[Document segment]

>> BEGIN

Third, we fixed the length of the sequence of skeletons to contain only 300 frames. Therefore, if a sequence had less than 300 frames, we repeated the initial frames until reaching the desired length. Conversely, if the sequence had more than 300 frames, we deleted the exceeded frames randomly. Therefore, the spatio-temporal information of the skeleton of each video sample can be represented as a tensor with shape (33, 3, 300).

Finally, we train the ST-GCN model for 80 epochs using the spatial configuration partitioning for joint label mapping. We used the stochastic gradient descent (SGD) with learning rate decay as an optimization algorithm. The initial learning rate value was set to 0.1 with a decay factor of 0.1 every 10th epoch, starting from the epoch number 20. We set a base weight decay value of 0.0001 to avoid overfitting. The batch size was varied from 16 to 256 to achieve the results we present in this study.

All the experiments were performed using the PyTorch [45] framework version 1.2 for deep learning modelling. To train the 256 batch experiments, we utilized 4 NVIDIA Tesla V100 32 GB GPUs in parallel; otherwise, we used 1 NVIDIA Tesla V100 32GB GPU. also, many artificial intelligence applications can be used in real-world problem [4650].

>> END

[Aim 1]
Copy out the text on training the skeleton model from "All the experiments" to "real-world problem [4650].".
[Aim 2]
Count the lines of the records that contain the string "small", and give only that number.
The text on training the skeleton model and the records are separate material.

[Entries supplied]

>> BEGIN

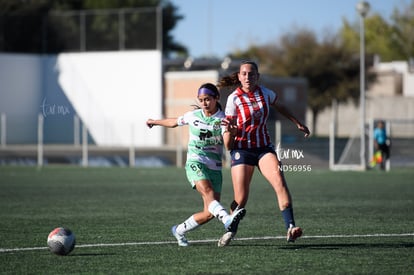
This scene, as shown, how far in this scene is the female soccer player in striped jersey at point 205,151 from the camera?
11.0 m

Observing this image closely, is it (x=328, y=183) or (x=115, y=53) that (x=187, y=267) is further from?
(x=115, y=53)

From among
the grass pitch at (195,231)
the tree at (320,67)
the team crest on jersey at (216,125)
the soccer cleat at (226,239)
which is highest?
the tree at (320,67)

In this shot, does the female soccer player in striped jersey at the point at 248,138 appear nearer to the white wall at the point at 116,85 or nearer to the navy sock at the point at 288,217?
the navy sock at the point at 288,217

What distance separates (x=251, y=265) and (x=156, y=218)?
5.74 metres

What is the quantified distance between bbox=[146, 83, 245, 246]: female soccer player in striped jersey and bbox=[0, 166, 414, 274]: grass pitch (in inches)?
17.6

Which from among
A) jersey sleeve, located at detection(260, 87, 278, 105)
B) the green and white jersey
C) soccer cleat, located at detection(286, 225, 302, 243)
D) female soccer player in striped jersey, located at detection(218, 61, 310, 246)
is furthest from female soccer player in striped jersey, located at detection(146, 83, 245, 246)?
soccer cleat, located at detection(286, 225, 302, 243)

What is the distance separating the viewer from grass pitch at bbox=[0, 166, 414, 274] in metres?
9.54

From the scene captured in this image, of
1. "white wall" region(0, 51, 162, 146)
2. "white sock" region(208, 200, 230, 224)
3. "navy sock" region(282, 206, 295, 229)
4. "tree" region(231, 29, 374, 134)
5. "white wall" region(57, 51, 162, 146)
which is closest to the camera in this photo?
"white sock" region(208, 200, 230, 224)

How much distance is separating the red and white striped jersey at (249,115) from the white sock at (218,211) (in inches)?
30.6

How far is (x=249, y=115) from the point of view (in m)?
11.1

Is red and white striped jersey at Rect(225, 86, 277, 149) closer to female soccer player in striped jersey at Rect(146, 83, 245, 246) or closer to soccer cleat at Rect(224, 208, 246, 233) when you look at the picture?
female soccer player in striped jersey at Rect(146, 83, 245, 246)

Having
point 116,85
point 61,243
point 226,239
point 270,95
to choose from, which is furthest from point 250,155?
point 116,85

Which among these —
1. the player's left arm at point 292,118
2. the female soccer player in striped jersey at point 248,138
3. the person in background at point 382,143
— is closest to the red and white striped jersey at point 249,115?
the female soccer player in striped jersey at point 248,138

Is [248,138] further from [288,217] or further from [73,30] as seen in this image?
[73,30]
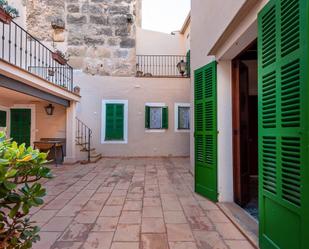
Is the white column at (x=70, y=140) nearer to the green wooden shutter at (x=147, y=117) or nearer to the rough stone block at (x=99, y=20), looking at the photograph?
the green wooden shutter at (x=147, y=117)

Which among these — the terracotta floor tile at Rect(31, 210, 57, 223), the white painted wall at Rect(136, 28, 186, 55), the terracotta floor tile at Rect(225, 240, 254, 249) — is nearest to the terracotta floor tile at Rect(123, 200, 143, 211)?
the terracotta floor tile at Rect(31, 210, 57, 223)

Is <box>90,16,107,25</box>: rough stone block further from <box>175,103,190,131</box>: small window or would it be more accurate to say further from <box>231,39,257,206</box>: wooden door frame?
<box>231,39,257,206</box>: wooden door frame

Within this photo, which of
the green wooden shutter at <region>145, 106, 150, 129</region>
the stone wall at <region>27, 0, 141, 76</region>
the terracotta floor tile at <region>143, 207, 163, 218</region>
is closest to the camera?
the terracotta floor tile at <region>143, 207, 163, 218</region>

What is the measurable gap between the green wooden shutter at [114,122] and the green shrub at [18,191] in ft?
25.9

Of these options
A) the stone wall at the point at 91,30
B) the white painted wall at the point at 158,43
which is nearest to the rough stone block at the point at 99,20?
the stone wall at the point at 91,30

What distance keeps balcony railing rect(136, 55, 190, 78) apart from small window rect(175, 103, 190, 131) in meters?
1.66

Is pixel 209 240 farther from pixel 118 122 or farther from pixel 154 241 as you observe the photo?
pixel 118 122

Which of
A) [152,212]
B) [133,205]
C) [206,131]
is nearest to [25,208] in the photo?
[152,212]

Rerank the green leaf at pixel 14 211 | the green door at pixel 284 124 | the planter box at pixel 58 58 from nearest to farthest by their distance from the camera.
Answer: the green leaf at pixel 14 211
the green door at pixel 284 124
the planter box at pixel 58 58

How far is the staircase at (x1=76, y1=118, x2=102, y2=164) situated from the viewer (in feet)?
27.2

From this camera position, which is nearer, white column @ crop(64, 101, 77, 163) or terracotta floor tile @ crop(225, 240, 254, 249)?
terracotta floor tile @ crop(225, 240, 254, 249)

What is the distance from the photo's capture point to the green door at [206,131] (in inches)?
146

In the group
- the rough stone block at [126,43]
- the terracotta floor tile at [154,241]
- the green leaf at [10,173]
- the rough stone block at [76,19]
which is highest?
the rough stone block at [76,19]

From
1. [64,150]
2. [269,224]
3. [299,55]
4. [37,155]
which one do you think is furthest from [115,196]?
[64,150]
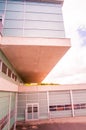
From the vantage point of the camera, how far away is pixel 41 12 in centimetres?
1245

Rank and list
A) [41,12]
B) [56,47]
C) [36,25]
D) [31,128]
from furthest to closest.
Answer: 1. [31,128]
2. [41,12]
3. [36,25]
4. [56,47]

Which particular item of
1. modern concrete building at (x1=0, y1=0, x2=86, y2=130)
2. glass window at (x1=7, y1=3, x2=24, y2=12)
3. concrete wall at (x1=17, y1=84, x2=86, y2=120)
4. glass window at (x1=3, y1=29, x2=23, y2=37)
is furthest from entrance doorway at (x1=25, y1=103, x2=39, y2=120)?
glass window at (x1=7, y1=3, x2=24, y2=12)

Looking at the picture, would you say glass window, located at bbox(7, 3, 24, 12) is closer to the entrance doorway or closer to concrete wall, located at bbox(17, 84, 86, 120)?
concrete wall, located at bbox(17, 84, 86, 120)

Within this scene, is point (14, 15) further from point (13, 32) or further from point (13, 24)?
point (13, 32)

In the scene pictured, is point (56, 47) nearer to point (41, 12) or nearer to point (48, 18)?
point (48, 18)

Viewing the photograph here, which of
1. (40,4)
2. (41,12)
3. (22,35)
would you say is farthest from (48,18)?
(22,35)

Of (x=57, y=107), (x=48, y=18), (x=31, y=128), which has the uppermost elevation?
(x=48, y=18)

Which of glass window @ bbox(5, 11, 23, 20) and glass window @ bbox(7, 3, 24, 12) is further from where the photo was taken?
glass window @ bbox(7, 3, 24, 12)

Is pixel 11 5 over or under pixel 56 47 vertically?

>> END

[Worked solution 1]
All the experiments were performed using the PyTorch [45] framework version 1.2 for deep learning modelling. To train the 256 batch experiments, we utilized 4 NVIDIA Tesla V100 32 GB GPUs in parallel; otherwise, we used 1 NVIDIA Tesla V100 32GB GPU. also, many artificial intelligence applications can be used in real-world problem [4650].

[Worked solution 2]
2